This Week In My Classes: Keeping Up
/I am, mostly, but today I had my doubts about my students, many of whom seemed pretty tired and some of whom I’m reasonably certain were also (probably not unrelatedly) too behind on the reading to have anything to say in class.
That’s OK: it happens, especially around this time of term. It is startling to realize how far through the term we are, actually. We had an unusually warm October, and I think all the pleasant, sunny weather contributed to the sense that we were still in the opening phases. But here we are on November 1, and by the time we get back from our protracted study break (all of next week, plus the following Monday ‘in lieu of Remembrance Day’) we will be hurtling towards the end of it.
So what are we keeping up with? Well, in Close Reading we are working our way through Middlemarch. By today’s class everyone was supposed to have read to the end of Book V, which includes my favorite chapter (42) as well as the chapter in which Casaubon asks Dorothea to promise that if he dies, she will “carry out my wishes … avoid doing what I should deprecate, and apply yourself to do what I should desire.” It’s a painful moment for Dorothea, who is confronted with an impossible moral choice. (See for here for a more detailed commentary on that choice and its tangled ethics.)
I was worried going into class this morning because I spent most of Monday’s class talking at the students instead of with them. Sometimes when I’m teaching this novel, which I love so much and know so well, I have trouble getting out of my way — and out of theirs! I had been fretting, leading up to Monday’s class, because of the long break we’re going to have before we come back and finish our work on the novel, and I overcompensated. (In my defense, I think I did a pretty good job explaining the novel’s intricate structure with the help of my “Skwish” toy.) Today, however, I asked them to generate topics for discussion and then we just worked through the ones we had time for, with some left over for Friday’s class. One of the things we talked about was that terrible promise and why she should or shouldn’t (or, must or must not) say yes to it; one of the things I was asked to do next time was explain the Raffles connection, which I will certainly do.
So that class went better than expected, but then my afternoon class went a bit worse: participation was pretty minimal (though everything that was proffered was really useful) and there was a lot of that whole “look down intently at your book every time she asks a question” thing that clearly signals “don’t ask me! don’t even look at me!” Again, that’s fine–up to a point! Everyone’s busy and reading for my class can’t always be everyone’s top priority, even if it is North and South.
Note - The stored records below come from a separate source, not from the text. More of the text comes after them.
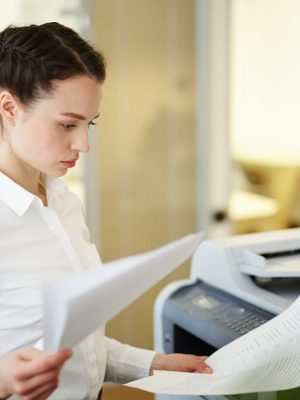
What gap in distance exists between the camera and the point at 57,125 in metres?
1.01

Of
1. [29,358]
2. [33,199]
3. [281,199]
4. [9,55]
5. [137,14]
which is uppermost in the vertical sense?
[137,14]

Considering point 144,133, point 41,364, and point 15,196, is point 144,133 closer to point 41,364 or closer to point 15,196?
point 15,196

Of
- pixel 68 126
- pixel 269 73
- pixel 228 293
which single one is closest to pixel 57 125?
pixel 68 126

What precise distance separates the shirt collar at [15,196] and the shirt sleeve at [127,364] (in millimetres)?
349

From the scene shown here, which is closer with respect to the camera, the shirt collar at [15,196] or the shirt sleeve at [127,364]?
the shirt collar at [15,196]

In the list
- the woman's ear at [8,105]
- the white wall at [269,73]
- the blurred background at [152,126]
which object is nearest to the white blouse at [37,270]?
the woman's ear at [8,105]

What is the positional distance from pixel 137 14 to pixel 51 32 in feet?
5.29

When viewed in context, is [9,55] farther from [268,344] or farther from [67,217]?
[268,344]

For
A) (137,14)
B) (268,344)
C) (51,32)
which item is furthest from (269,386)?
(137,14)

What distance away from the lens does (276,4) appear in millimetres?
4109

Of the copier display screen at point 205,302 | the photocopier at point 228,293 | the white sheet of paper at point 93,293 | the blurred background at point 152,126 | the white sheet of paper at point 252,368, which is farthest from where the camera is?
the blurred background at point 152,126

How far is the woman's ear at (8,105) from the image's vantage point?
102cm

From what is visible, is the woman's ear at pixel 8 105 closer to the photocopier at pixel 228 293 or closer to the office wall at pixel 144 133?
the photocopier at pixel 228 293

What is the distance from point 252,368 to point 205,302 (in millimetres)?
398
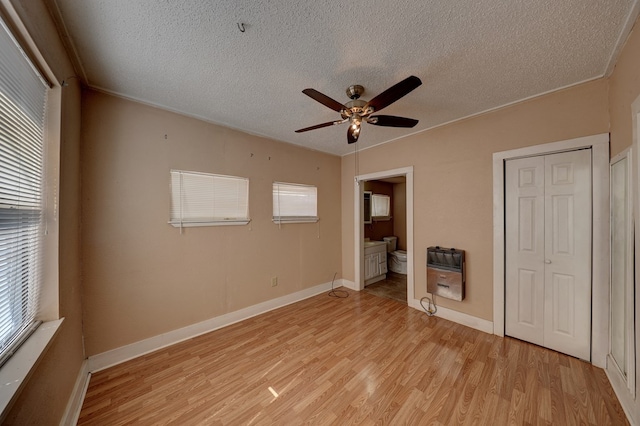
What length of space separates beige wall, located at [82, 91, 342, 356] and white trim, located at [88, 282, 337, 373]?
2.5 inches

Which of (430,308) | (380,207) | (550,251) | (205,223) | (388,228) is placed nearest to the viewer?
(550,251)

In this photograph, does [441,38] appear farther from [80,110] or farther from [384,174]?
[80,110]

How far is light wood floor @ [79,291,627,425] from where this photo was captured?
1.56 m

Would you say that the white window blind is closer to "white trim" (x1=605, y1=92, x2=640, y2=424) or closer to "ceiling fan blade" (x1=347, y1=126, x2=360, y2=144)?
"ceiling fan blade" (x1=347, y1=126, x2=360, y2=144)

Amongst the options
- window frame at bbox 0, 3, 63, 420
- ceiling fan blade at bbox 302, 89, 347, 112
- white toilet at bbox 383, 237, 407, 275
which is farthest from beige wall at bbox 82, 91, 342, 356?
white toilet at bbox 383, 237, 407, 275

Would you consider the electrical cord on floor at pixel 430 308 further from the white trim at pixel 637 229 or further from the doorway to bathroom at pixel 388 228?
the white trim at pixel 637 229

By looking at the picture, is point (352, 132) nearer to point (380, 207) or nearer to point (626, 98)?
point (626, 98)

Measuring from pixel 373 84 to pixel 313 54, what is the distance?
64cm

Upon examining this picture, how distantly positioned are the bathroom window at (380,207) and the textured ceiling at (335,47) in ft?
10.4

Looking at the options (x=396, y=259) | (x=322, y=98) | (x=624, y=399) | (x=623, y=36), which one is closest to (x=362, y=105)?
(x=322, y=98)

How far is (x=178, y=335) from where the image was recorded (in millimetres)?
2473

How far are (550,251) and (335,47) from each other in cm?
280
I was disappointed, though, because usually it’s a class favorite and today’s was a good installment, taking us right through the strike to the remarkable scene on the steps of Marlborough Mill:
Their reckless passion had carried them too far to stop — at least had carried some of them too far; for it is always the savage lads, with their love of cruel excitement, who head the riot — reckless to what bloodshed it may lead. A clog whizzed through the air. Margaret’s fascinated eyes watched its progress; it missed its aim, and she turned sick with affright, but changed not her position, only hid her face on Mr. Thornton s arm. Then she turned and spoke again:’
‘For God’s sake! do not damage your cause by this violence. You do not know what you are doing.’ She strove to make her words distinct.
A sharp pebble flew by her, grazing forehead and cheek, and drawing a blinding sheet of light before her eyes. She lay like one dead on Mr. Thornton’s shoulder.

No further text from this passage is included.